:: EXERCISE REQUIREMENTS ::
Give the entries back exactly, dropping each image.

++++ PROVIDED ENTRIES

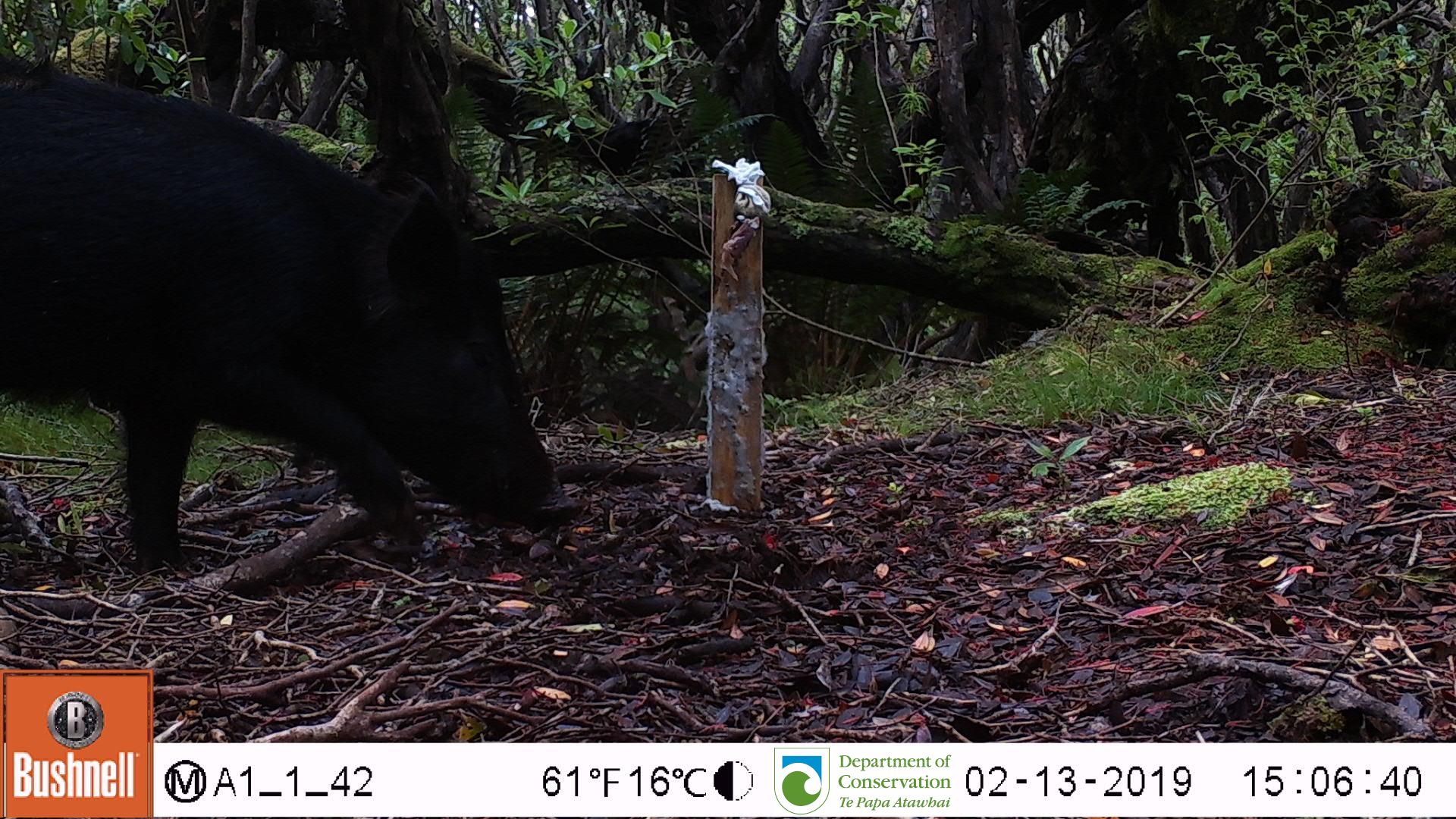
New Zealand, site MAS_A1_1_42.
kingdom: Animalia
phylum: Chordata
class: Mammalia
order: Artiodactyla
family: Suidae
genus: Sus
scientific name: Sus scrofa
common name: pig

++++++++

:: EXERCISE ANSWER ::
New Zealand, site MAS_A1_1_42.
kingdom: Animalia
phylum: Chordata
class: Mammalia
order: Artiodactyla
family: Suidae
genus: Sus
scientific name: Sus scrofa
common name: pig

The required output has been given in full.